> _文档节选_:
++++++

12. Selective Kernel Attention 注意力模块

论文名称：《Selective Kernel Networks》

论文地址：https://arxiv.org/pdf/1903.06586.pdf

代码地址：https://github.com/implus/SKNet

12.1 原理

在标准的卷积神经网络中，每层人工神经元的感受野被设计为具有相同的大小。神经科学界已经广泛认识到，视觉皮层神经元的感受野大小会受到刺激的调节，然而在构建CNN时很少考虑这一点。我们提出了一种动态选择机制，使得CNN中的每个神经元可以根据多个输入信息的尺度自适应地调整其感受野大小。我们设计了一个称为Selective Kernel (SK)单元的构建块，其中使用softmax注意力将具有不同核大小的多个分支进行融合，这种注意力受到这些分支中的信息的指导。对这些分支的不同注意力产生了融合层中神经元的有效感受野的不同大小。多个SK单元堆叠成一个深度网络，称为Selective Kernel Networks (SKNets)。在 ImageNet 和 CIFAR 基准测试中，我们经验证明SKNet 在模型复杂度较低的情况下胜过了现有的最先进架构。详细分析表明，SKNet中的神经元能够捕捉具有不同尺度的目标对象，从而验证了神经元根据输入自适应调整感受野大小的能力。

在这里插入图片描述

12.2 代码

import torch
import torch.nn as nn
from collections import OrderedDict

class SKAttention(nn.Module):

    def __init__(self, channel=512, kernels=[1, 3, 5, 7], reduction=16, group=1, L=32):
        super().__init__()
        self.d = max(L, channel // reduction)
        self.convs = nn.ModuleList([])
        # 创建不同尺寸卷积核的卷积层，每个卷积层包含卷积、批归一化和ReLU激活
        for k in kernels:
            self.convs.append(
                nn.Sequential(OrderedDict([
                    ('conv', nn.Conv2d(channel, channel, kernel_size=k, padding=k // 2, groups=group)),
                    ('bn', nn.BatchNorm2d(channel)),
                    ('relu', nn.ReLU())
                ]))
            )
        self.fc = nn.Linear(channel, self.d)
        self.fcs = nn.ModuleList([])
        # 创建全连接层
        for i in range(len(kernels)):
            self.fcs.append(nn.Linear(self.d, channel))
        self.softmax = nn.Softmax(dim=0)

    def forward(self, x):
        bs, c, _, _ = x.size()

++++++

> _数据集摘录_:

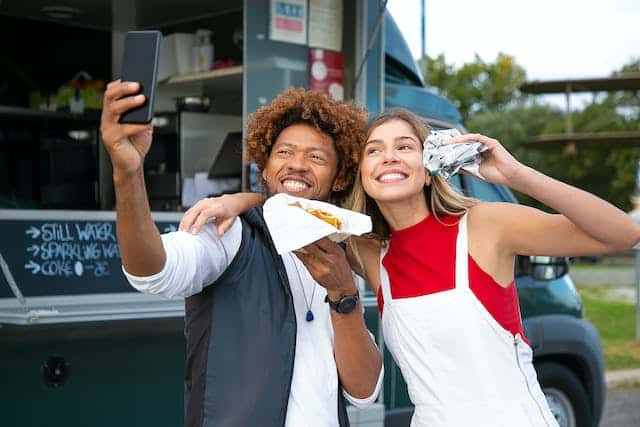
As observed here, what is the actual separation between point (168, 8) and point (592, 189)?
33.4m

++++++

> _任务清单_:
1) 根据文档节选回答以下问题，每行一题：
(a) 文中介绍的论文名称是什么？
(b) SKAttention 类中 kernels 参数的默认值是什么？
(c) 文中提到在哪些基准测试上进行了实验？
2) 判断下列说法是否符合文档节选，逐条回答"是"或"否"，并原样引用文中起决定作用的词句：
(a) 在标准卷积神经网络中，每层神经元的感受野大小相同。
(b) SK单元使用 sigmoid 注意力融合多个分支。
(c) 代码中每个卷积层只包含卷积和批归一化两部分。

> _逐题解答_:
1)
(a) 《Selective Kernel Networks》
(b) [1, 3, 5, 7]
(c) ImageNet 和 CIFAR

2)
(a) 是。"每层人工神经元的感受野被设计为具有相同的大小"
(b) 否。"使用softmax注意力将具有不同核大小的多个分支进行融合"
(c) 否。"每个卷积层包含卷积、批归一化和ReLU激活"